Like other women throughout history, many communities of nuns turned their hands to textile work. They made altar cloths, priests’ vestments, and quite possibly their own clothing. The repeated orders of a 13th century Norman bishop that nuns should restrict themselves to weaving and sewing liturgical cloths rather than creating frill collars and silk accessories to sell makes it clear that some communities were doing just that, probably to support themselves financially. It’s unlikely that they were the only ones to do so.
Some also did agricultural work, usually on a much smaller scale than monks did.** They grew crops and kept farm animals, often dairy cows, pigs, and sheep. Those communities with vineyards almost certainly made wine as well. Some grew medicinal herbs and practiced medicine, either through a hospital connected to the monastery or independently.*** This was not usually the predominant work in a monastery and the nuns working in the hospital were outnumbered by their sisters who remained entirely cloistered.

## SUPPLIED DATA
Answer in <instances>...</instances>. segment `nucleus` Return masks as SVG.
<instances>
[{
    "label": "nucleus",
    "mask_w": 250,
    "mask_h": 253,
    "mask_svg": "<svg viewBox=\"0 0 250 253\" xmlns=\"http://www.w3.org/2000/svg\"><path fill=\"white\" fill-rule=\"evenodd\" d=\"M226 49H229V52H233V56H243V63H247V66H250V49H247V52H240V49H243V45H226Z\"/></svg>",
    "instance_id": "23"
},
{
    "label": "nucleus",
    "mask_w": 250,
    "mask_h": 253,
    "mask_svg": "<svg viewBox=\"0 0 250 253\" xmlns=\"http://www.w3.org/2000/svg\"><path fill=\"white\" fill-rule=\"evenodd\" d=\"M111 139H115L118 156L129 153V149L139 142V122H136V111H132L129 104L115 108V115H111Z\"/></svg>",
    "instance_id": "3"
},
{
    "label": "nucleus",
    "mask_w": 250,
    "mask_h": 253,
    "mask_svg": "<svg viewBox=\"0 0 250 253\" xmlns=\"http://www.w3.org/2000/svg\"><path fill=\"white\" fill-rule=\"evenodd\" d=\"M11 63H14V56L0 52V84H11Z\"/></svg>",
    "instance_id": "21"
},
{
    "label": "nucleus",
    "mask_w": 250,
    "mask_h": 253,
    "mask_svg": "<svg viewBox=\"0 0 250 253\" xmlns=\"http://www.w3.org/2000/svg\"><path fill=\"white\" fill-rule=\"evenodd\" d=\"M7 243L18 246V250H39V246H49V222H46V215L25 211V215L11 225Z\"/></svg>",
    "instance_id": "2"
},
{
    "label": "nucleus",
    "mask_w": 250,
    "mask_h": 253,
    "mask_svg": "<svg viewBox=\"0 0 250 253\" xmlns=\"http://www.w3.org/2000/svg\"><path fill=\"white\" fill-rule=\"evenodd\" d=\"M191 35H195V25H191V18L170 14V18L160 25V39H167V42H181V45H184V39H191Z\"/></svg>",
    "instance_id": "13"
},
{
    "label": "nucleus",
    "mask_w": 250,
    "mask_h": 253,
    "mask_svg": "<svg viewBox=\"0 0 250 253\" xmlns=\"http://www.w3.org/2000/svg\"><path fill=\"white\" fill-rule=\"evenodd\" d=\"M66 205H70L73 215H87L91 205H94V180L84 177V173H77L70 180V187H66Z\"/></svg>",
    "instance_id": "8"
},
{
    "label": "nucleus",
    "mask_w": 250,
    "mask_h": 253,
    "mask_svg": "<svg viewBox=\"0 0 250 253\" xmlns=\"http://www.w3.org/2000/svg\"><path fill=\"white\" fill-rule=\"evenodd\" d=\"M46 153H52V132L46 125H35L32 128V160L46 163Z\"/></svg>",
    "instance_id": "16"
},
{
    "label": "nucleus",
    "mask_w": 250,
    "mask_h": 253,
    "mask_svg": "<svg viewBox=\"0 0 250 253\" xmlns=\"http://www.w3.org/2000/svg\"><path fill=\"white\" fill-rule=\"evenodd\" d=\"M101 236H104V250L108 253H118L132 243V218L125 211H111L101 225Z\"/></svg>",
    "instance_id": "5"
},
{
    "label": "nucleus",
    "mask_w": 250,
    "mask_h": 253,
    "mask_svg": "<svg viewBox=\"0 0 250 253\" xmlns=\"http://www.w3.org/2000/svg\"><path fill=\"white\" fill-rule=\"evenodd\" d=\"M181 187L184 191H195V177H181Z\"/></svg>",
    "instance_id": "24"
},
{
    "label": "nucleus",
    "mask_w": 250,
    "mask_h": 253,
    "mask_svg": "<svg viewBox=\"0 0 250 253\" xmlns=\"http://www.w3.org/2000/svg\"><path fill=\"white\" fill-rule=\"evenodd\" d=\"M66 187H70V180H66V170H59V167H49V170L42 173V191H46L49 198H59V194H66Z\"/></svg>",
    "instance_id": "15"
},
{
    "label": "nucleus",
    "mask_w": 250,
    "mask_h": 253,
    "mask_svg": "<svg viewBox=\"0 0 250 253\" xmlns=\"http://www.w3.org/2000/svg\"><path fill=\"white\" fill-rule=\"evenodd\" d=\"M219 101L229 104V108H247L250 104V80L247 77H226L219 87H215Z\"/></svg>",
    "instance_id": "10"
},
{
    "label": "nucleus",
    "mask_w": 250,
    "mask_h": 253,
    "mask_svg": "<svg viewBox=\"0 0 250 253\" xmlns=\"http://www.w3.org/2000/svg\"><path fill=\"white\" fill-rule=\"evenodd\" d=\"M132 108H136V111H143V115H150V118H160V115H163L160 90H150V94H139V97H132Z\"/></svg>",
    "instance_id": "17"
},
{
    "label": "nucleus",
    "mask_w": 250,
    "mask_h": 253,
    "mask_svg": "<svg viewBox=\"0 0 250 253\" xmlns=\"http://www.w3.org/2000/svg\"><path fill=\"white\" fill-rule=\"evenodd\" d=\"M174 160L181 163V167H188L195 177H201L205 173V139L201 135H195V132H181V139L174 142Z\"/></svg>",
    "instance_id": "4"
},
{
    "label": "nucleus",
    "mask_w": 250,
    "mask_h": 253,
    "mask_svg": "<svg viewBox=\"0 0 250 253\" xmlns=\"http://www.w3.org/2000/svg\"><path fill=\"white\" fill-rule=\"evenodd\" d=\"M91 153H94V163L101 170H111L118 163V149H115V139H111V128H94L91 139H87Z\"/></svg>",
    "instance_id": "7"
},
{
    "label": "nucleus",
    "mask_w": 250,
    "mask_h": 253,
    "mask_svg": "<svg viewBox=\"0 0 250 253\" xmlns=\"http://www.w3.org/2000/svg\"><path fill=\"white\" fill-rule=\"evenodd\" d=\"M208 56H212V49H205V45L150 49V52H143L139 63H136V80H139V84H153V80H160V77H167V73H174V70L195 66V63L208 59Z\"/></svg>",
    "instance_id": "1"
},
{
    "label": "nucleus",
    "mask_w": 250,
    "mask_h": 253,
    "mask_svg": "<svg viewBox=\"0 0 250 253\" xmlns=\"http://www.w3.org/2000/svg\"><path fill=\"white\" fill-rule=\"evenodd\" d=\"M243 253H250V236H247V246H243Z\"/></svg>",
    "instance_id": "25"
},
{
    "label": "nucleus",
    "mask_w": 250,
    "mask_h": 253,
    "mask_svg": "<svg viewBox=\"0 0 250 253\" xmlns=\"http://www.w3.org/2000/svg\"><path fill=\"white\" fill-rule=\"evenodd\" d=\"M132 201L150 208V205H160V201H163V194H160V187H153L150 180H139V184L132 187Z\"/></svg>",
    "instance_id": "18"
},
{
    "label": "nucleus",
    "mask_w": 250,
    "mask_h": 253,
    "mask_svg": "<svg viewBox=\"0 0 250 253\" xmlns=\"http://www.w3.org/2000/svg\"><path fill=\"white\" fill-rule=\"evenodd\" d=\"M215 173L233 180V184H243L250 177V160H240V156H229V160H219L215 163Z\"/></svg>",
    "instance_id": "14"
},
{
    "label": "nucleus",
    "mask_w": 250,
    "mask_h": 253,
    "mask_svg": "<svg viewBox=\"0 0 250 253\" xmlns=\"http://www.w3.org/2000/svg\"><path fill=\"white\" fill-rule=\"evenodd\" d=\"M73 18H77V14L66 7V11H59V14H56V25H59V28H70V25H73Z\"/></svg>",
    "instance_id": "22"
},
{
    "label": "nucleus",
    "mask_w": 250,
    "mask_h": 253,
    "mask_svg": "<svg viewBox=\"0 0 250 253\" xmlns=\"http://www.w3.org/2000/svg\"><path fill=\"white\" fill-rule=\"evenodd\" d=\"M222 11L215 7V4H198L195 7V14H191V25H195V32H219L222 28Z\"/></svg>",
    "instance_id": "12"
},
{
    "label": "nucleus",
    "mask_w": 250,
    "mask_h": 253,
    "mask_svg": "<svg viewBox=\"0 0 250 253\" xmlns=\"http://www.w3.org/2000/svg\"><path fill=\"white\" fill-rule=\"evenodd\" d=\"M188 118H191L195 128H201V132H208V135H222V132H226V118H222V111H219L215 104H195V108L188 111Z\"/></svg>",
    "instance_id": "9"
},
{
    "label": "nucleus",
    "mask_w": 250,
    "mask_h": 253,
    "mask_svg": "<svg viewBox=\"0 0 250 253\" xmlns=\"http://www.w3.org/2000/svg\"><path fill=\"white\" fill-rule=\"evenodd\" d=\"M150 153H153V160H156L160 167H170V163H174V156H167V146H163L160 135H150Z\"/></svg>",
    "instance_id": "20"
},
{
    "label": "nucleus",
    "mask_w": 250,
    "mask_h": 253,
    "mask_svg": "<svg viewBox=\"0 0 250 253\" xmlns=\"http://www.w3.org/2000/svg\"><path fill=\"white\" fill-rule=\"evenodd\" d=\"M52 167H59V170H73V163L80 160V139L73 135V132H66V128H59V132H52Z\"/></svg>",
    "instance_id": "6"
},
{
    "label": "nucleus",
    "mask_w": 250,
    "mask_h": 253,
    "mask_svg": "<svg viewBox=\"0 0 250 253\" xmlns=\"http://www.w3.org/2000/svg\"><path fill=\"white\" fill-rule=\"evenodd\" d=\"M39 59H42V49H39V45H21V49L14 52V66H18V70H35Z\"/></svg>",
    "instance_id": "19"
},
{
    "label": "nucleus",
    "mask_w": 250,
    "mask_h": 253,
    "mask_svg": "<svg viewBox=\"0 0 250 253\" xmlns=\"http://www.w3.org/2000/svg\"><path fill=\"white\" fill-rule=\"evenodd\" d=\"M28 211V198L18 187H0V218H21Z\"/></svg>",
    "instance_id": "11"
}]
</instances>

## WHAT TO WORK ON
a) Reproduce the passage on nuns' work from "Like other women" to "ones to do so.".
b) Answer these questions from the passage on nuns' work:
(i) In what century did the Norman bishop issue his orders?
(ii) What did the bishop say nuns should restrict themselves to?
(iii) Which farm animals did communities often keep?
c) Carry on the passage on nuns' work, picking up after its final sentence.

## OUTPUTS BY TASK
a)
Like other women throughout history, many communities of nuns turned their hands to textile work. They made altar cloths, priests’ vestments, and quite possibly their own clothing. The repeated orders of a 13th century Norman bishop that nuns should restrict themselves to weaving and sewing liturgical cloths rather than creating frill collars and silk accessories to sell makes it clear that some communities were doing just that, probably to support themselves financially. It’s unlikely that they were the only ones to do so.

b)
(i) The 13th century.
(ii) Weaving and sewing liturgical cloths.
(iii) Dairy cows, pigs, and sheep.

c)
Early medieval English nuns in monasteries closely connected with missionaries often spent much of their time copying manuscripts, especially Gospels, for use by newly Christian communities. A few, notably St. Leoba, engaged in missionary work themselves. Nuns in later centuries continued to work with texts, copying and interpreting them, while some communities took in secular girls and educated them. The houses of Gandersheim in the 9th century and Helfta in the 13th, for example, were known for their high level of scholarship.
Nuns’ labor varied widely across and centuries and localities. The wealthier the house, the less likely they were to do more physical work and the more likely they were to focus on education, though most communities did certain amounts of both. This is, of course, based on a certain definition of the word “work” that may not have really fit how these nuns thought about their own lives.
*On which many reformers based their own Rules.
**Communities of monks sometimes had plow oxen. Communities of nuns did not.
***As Hildegard of Bingen may have. She certainly had enough practical and scholarly experience to write two medical texts.
Herlihy, David. Opera Muliebria: Women and Work in Medieval Europe. New York: McGraw Hill, 1990.
Jewell, Helen M. Women in Dark Age and Early Medieval Europe c. 500-1200. New York: Palgrave Macmillan, 2007.
Jewell, Helen M. Women in Late Medieval and Reformation Europe 1200-1550. New York: Palgrave Macmillan, 2007.
Nichols, John A. and Lillian Thomas Shank, eds., Distant Echoes: Medieval Religious Women, Volume One. Kalamazoo, MI: Cistercian Publications, 1984.